### [Required work]
Could each entry be returned exactly as it appears?

START Exercise data

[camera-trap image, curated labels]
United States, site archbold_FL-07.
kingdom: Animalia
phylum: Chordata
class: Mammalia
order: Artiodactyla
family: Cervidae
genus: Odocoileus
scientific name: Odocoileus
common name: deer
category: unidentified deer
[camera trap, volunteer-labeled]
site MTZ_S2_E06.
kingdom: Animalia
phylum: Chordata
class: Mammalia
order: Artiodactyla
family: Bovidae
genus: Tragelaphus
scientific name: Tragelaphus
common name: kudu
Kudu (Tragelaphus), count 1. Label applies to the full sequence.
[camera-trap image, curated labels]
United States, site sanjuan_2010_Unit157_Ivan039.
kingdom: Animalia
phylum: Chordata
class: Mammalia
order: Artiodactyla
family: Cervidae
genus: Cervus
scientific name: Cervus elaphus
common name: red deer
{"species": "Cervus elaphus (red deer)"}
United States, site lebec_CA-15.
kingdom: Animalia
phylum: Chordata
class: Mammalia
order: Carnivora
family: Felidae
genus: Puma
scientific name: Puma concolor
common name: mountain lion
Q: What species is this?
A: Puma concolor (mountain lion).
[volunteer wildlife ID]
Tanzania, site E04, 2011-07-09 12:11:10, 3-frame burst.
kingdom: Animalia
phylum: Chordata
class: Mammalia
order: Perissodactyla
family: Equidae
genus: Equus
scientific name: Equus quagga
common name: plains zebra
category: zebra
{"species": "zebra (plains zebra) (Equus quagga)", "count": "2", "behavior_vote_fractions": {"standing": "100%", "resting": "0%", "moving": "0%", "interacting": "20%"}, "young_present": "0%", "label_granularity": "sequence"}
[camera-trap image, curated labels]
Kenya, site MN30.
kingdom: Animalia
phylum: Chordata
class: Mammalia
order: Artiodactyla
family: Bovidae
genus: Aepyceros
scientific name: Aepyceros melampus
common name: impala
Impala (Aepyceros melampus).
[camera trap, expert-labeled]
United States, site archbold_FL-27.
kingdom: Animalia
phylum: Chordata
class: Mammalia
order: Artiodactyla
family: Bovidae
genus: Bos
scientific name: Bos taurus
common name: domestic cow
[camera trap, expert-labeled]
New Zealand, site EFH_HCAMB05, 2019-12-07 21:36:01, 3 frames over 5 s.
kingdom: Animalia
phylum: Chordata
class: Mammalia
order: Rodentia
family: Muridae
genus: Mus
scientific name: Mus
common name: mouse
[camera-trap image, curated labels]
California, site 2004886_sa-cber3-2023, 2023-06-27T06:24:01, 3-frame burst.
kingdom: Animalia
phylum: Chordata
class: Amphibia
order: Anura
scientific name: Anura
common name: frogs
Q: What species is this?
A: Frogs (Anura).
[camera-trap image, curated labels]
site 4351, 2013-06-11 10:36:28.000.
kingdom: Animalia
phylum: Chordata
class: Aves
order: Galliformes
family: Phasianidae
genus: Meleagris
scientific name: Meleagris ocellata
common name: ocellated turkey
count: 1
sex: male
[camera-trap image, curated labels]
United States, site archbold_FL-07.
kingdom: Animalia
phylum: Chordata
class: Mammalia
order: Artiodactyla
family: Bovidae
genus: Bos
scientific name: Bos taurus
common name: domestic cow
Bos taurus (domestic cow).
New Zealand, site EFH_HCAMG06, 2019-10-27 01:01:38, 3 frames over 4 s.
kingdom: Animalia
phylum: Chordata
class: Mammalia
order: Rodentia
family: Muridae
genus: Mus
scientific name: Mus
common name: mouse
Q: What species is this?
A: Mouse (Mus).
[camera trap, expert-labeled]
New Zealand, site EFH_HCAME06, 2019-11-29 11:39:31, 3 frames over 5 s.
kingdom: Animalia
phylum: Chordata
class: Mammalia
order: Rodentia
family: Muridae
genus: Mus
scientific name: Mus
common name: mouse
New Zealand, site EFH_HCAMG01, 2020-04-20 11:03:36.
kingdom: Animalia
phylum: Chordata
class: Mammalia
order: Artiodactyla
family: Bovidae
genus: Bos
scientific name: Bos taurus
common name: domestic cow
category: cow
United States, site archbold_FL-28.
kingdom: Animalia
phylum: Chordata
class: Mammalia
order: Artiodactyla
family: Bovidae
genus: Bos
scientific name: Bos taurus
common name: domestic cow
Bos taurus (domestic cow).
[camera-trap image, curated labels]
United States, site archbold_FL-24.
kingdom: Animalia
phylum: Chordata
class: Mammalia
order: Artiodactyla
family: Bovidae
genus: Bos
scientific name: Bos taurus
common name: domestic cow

END Exercise data

### [Task answer]
[camera-trap image, curated labels]
United States, site archbold_FL-07.
kingdom: Animalia
phylum: Chordata
class: Mammalia
order: Artiodactyla
family: Cervidae
genus: Odocoileus
scientific name: Odocoileus
common name: deer
category: unidentified deer
[camera trap, volunteer-labeled]
site MTZ_S2_E06.
kingdom: Animalia
phylum: Chordata
class: Mammalia
order: Artiodactyla
family: Bovidae
genus: Tragelaphus
scientific name: Tragelaphus
common name: kudu
Kudu (Tragelaphus), count 1. Label applies to the full sequence.
[camera-trap image, curated labels]
United States, site sanjuan_2010_Unit157_Ivan039.
kingdom: Animalia
phylum: Chordata
class: Mammalia
order: Artiodactyla
family: Cervidae
genus: Cervus
scientific name: Cervus elaphus
common name: red deer
{"species": "Cervus elaphus (red deer)"}
United States, site lebec_CA-15.
kingdom: Animalia
phylum: Chordata
class: Mammalia
order: Carnivora
family: Felidae
genus: Puma
scientific name: Puma concolor
common name: mountain lion
Q: What species is this?
A: Puma concolor (mountain lion).
[volunteer wildlife ID]
Tanzania, site E04, 2011-07-09 12:11:10, 3-frame burst.
kingdom: Animalia
phylum: Chordata
class: Mammalia
order: Perissodactyla
family: Equidae
genus: Equus
scientific name: Equus quagga
common name: plains zebra
category: zebra
{"species": "zebra (plains zebra) (Equus quagga)", "count": "2", "behavior_vote_fractions": {"standing": "100%", "resting": "0%", "moving": "0%", "interacting": "20%"}, "young_present": "0%", "label_granularity": "sequence"}
[camera-trap image, curated labels]
Kenya, site MN30.
kingdom: Animalia
phylum: Chordata
class: Mammalia
order: Artiodactyla
family: Bovidae
genus: Aepyceros
scientific name: Aepyceros melampus
common name: impala
Impala (Aepyceros melampus).
[camera trap, expert-labeled]
United States, site archbold_FL-27.
kingdom: Animalia
phylum: Chordata
class: Mammalia
order: Artiodactyla
family: Bovidae
genus: Bos
scientific name: Bos taurus
common name: domestic cow
[camera trap, expert-labeled]
New Zealand, site EFH_HCAMB05, 2019-12-07 21:36:01, 3 frames over 5 s.
kingdom: Animalia
phylum: Chordata
class: Mammalia
order: Rodentia
family: Muridae
genus: Mus
scientific name: Mus
common name: mouse
[camera-trap image, curated labels]
California, site 2004886_sa-cber3-2023, 2023-06-27T06:24:01, 3-frame burst.
kingdom: Animalia
phylum: Chordata
class: Amphibia
order: Anura
scientific name: Anura
common name: frogs
Q: What species is this?
A: Frogs (Anura).
[camera-trap image, curated labels]
site 4351, 2013-06-11 10:36:28.000.
kingdom: Animalia
phylum: Chordata
class: Aves
order: Galliformes
family: Phasianidae
genus: Meleagris
scientific name: Meleagris ocellata
common name: ocellated turkey
count: 1
sex: male
[camera-trap image, curated labels]
United States, site archbold_FL-07.
kingdom: Animalia
phylum: Chordata
class: Mammalia
order: Artiodactyla
family: Bovidae
genus: Bos
scientific name: Bos taurus
common name: domestic cow
Bos taurus (domestic cow).
New Zealand, site EFH_HCAMG06, 2019-10-27 01:01:38, 3 frames over 4 s.
kingdom: Animalia
phylum: Chordata
class: Mammalia
order: Rodentia
family: Muridae
genus: Mus
scientific name: Mus
common name: mouse
Q: What species is this?
A: Mouse (Mus).
[camera trap, expert-labeled]
New Zealand, site EFH_HCAME06, 2019-11-29 11:39:31, 3 frames over 5 s.
kingdom: Animalia
phylum: Chordata
class: Mammalia
order: Rodentia
family: Muridae
genus: Mus
scientific name: Mus
common name: mouse
New Zealand, site EFH_HCAMG01, 2020-04-20 11:03:36.
kingdom: Animalia
phylum: Chordata
class: Mammalia
order: Artiodactyla
family: Bovidae
genus: Bos
scientific name: Bos taurus
common name: domestic cow
category: cow
United States, site archbold_FL-28.
kingdom: Animalia
phylum: Chordata
class: Mammalia
order: Artiodactyla
family: Bovidae
genus: Bos
scientific name: Bos taurus
common name: domestic cow
Bos taurus (domestic cow).
[camera-trap image, curated labels]
United States, site archbold_FL-24.
kingdom: Animalia
phylum: Chordata
class: Mammalia
order: Artiodactyla
family: Bovidae
genus: Bos
scientific name: Bos taurus
common name: domestic cow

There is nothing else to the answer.